FILM REVIEW: Encounters At The End Of The World
DIRECTED BY Werner Herzog
STARRING Werner Herzog, Henry Kaiser
When you think of Werner Herzog and the places he has taken his cameras, jungles come to mind. Which in films like Aguirre, Wrath Of God, Fitzcarraldo and Rescue Dawn are, for him, somewhat living things, almost visibly growing, voluptuous and virtually decadent. Encounters At the End Of The World finds Herzog in an altogether more barren world – the largely uninhabited wastes of Antarctica, whose vast stricken emptiness is in more ways than the obvious wholly chilling.
Herzog’s last documentary, Grizzly Man, was a portrait of Timothy Treadwell, an eccentric loner, who retreated to the Alaskan wilderness to pursue a singular obsession. In Antarctica, Herzog discovers an entire community of generously off-kilter individuals – marine biologists, physicists, plumbers, truck drivers, mainly based at the McMurdo Research Centre – drawn to these extremes, and what abides here unseen, by the lure of the unknown.

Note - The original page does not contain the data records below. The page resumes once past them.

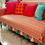 थंबनेल: Durable Sofa Protector with Stylish Tassels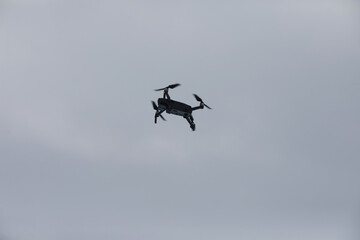 Copter in flight. Drone against the sky.
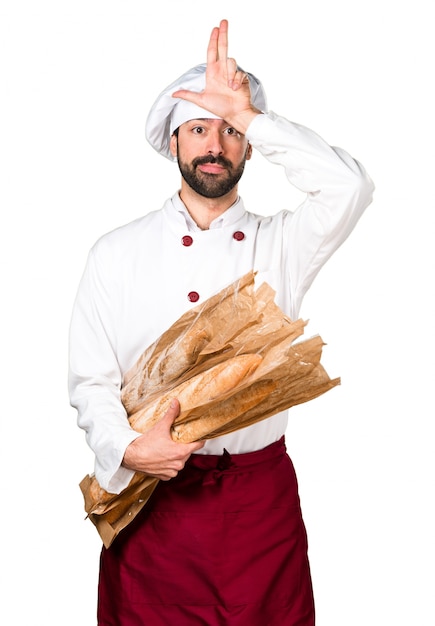 Giovane panettiere in possesso di un po &#39;di pane e fare segno stupido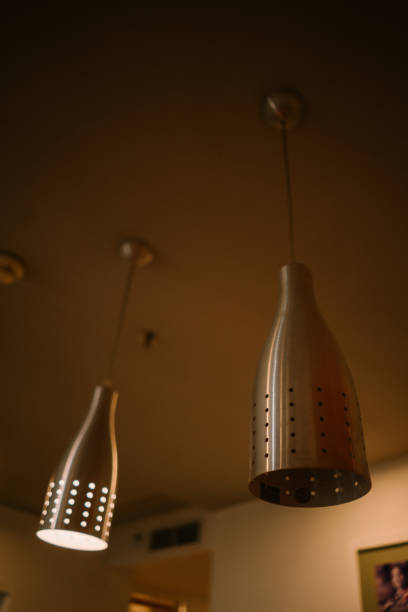istock A stylish hanging lamp in a hotel room 2182747004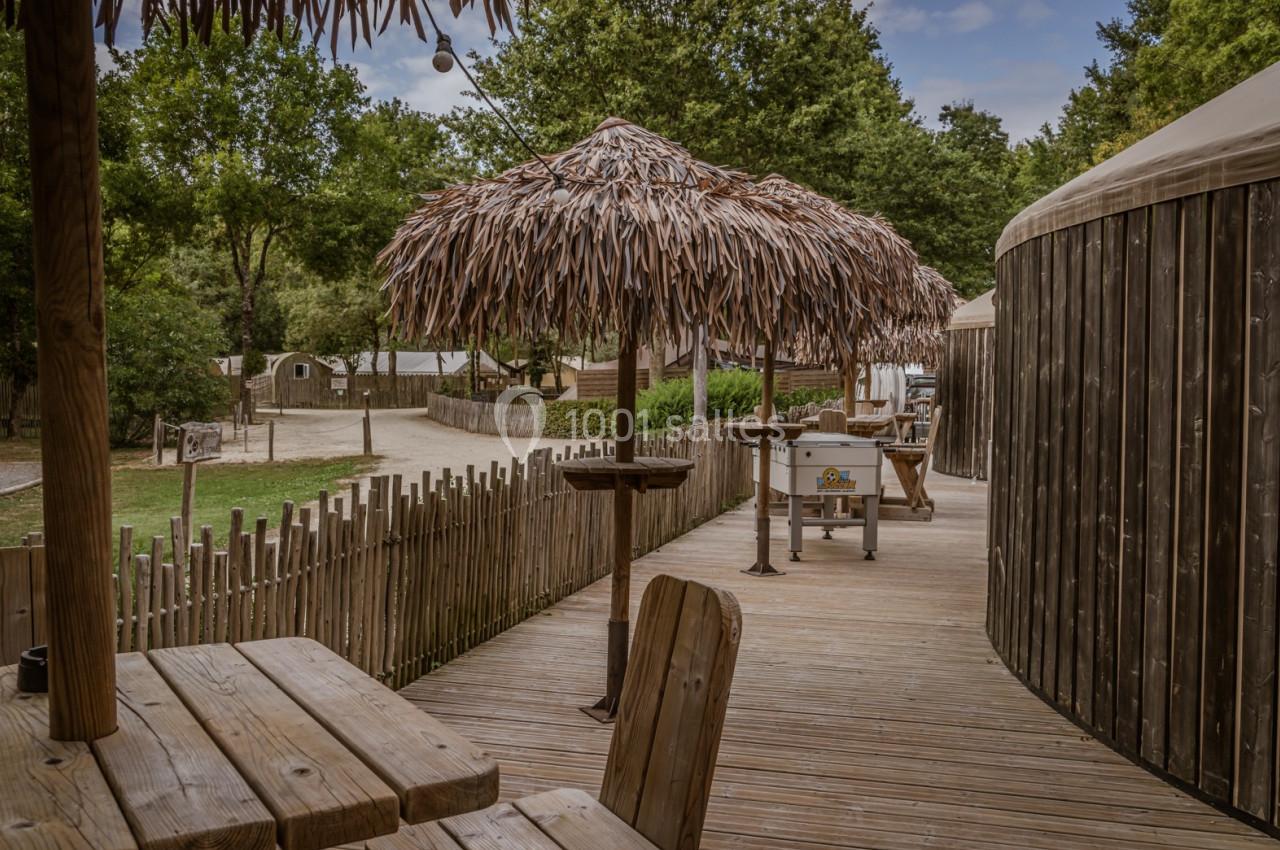 Terrasse en bois avec tables, chaises, parasols en feuilles et chemin bordé de cabanes dans un cadre boisé.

Herzog is baffled, amused and fascinated by them all, exults in their palpable strangeness, draws us deep into their unique world and, via Henry Kaiser’s extraordinary underwater photography, what looms often unnervingly beneath it.
Herzog finds breathtaking beauty here in the awesome scale of things – one icy mass, we are reminded, is alone bigger not only than the iceberg that sank The Titanic, but bigger again than the country that built The Titanic. Like him, we can only pause in awe at the thought, sombre in consideration of human frailty and nature’s unforgiving might.